Tugas Tertulis:
**A)** Menurut teks tentang pengharaman khamr, ke daerah mana khamr dari Madinah dahulu diekspor?
**B)** Kutip persis bagian teks tentang pengharaman khamr mulai dari "Namun Nabi shallallahu" sampai "itu bisa diuangkan.".

Spontan, masyarakat langsung mendatangi gentong-gentong khamr yang
mereka miliki di pinggir jalan Madinah, dan mereka menumpahkannya. (HR.
Muslim 4126).
Anda bisa bayangkan, khamr yang dulu menjadi komoditas ekspor madinah
ke daerah Syam, yang dulu menjadi sumber devisa bagi madinah, tiba-tiba
harus dibuang dan tidak boleh dimanfaatkan. Kira-kira berapa rupiah
yang mereka buang?
Ada yang lebih sangar lagi.
Peristiwa yang dialami sahabat Abu Thalhah. Beliau diamanahi untuk
memegang harta anak yatim. Oleh Abu Thalhah, harta ini dibelikan khamr,
agar hasilnya lebih banyak.
Apa yang bisa anda bayangkan, ketika Allah turunkan ayat yang mengharamkan khamr sebelum dia sempat menjualnya.
Anas bin Malik menceritakan, Abu Thalhah mendatangi Nabi shallallahu ‘alaihi wa sallam,
يا نبي الله، إني اشتريتُ خمراً لأيتام في حجري؛ أَصْنَعُهُ خَلًّا؟
Ya Nabi, saya membeli khamr untuk anak-anak yatim di asuhanku. Bolehkah saya buat jadi cuka?
Namun Nabi shallallahu ‘alaihi wa sallam hanya menjawab dengan dua kata, “Tidak boleh.”
Abu Thalhah-pun membuangnya. (HR. Ahmad 13733 dan dishahihkan Syuaib al-Arnauth).
Mereka tidak berfikir, mengapa turunnya ayat khamr tidak ditunda, agar simpanan khamr itu bisa diuangkan.
Mengapa islam tidak memperhatikan keadaan anak yatim yang diasuh Abu
Thalhah. Andai ayat larangan itu bisa ditunda, tentu mereka tidak
dirugikan.
Andai orang liberal hidup di zaman itu, mereka pasti akan menggugat ayat ini.
Kasus kedua, ketika Allah mengharamkan keledai.
Keledai termasuk hewan tunggangan utama bagi masyarakat ketika itu.
Pada saat perang Khaibar, para sahabat menyembelih keledai untuk makanan
pasukan.
Anas bin Malik menceritakan peristiwa Khaibar,
Ada orang yang datang kepada Nabi shallallahu ‘alaihi wa sallam, dan melaporkan, “Banyak keledai yang disembelih untuk dimakan.”
Dan Nabi shallallahu ‘alaihi wa sallam diam saja.
Kemudian datang orang kedua, “Banyak keledai yang disembelih untuk dimakan.”

Data yang Ditampilkan:
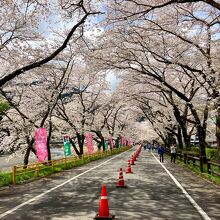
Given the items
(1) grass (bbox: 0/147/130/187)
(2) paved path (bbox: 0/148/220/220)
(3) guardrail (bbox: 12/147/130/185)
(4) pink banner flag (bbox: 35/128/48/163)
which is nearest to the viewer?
(2) paved path (bbox: 0/148/220/220)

Jawaban:
**A)** Ke daerah Syam.

**B)**
Namun Nabi shallallahu ‘alaihi wa sallam hanya menjawab dengan dua kata, “Tidak boleh.”
Abu Thalhah-pun membuangnya. (HR. Ahmad 13733 dan dishahihkan Syuaib al-Arnauth).
Mereka tidak berfikir, mengapa turunnya ayat khamr tidak ditunda, agar simpanan khamr itu bisa diuangkan.